▶ [EXTRAHIERTE ANGABEN]:
....
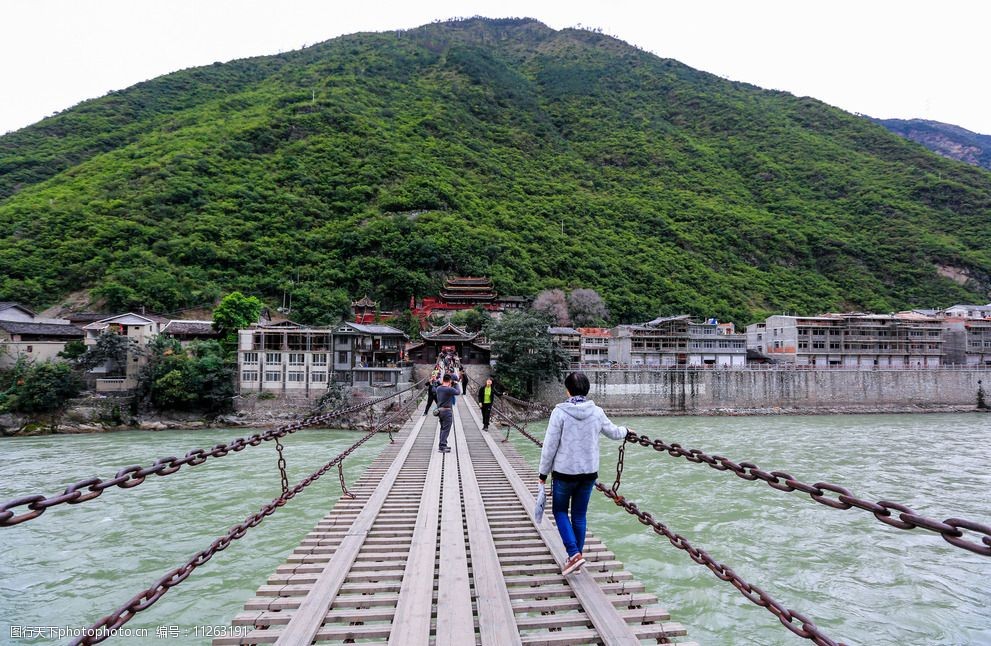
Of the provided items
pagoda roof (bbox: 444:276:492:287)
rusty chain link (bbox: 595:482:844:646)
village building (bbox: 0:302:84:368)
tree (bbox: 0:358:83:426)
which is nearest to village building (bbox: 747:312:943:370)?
pagoda roof (bbox: 444:276:492:287)

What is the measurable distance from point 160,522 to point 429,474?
764 cm

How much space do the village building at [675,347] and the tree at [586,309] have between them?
24.7 feet

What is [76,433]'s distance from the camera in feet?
75.3

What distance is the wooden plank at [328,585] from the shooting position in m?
2.44

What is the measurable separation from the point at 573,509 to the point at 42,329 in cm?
3498

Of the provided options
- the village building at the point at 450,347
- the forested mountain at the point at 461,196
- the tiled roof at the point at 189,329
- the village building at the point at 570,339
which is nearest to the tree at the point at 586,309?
....
▶ [ZIEL]: Überführe sämtliche Zeilen der Auflistung oben in eine JSON-Liste von Strings, einen String pro Zeile und ohne Leerzeilen. Die Bildverweise gehören nicht in die Antwort.

▶ [LÖSUNG]:
[
  "Of the provided items",
  "pagoda roof (bbox: 444:276:492:287)",
  "rusty chain link (bbox: 595:482:844:646)",
  "village building (bbox: 0:302:84:368)",
  "tree (bbox: 0:358:83:426)",
  "which is nearest to village building (bbox: 747:312:943:370)?",
  "pagoda roof (bbox: 444:276:492:287)",
  "What is the measurable distance from point 160,522 to point 429,474?",
  "764 cm",
  "How much space do the village building at [675,347] and the tree at [586,309] have between them?",
  "24.7 feet",
  "What is [76,433]'s distance from the camera in feet?",
  "75.3",
  "What distance is the wooden plank at [328,585] from the shooting position in m?",
  "2.44",
  "What is the measurable separation from the point at 573,509 to the point at 42,329 in cm?",
  "3498",
  "Of the provided options",
  "- the village building at the point at 450,347",
  "- the forested mountain at the point at 461,196",
  "- the tiled roof at the point at 189,329",
  "- the village building at the point at 570,339",
  "which is nearest to the tree at the point at 586,309?"
]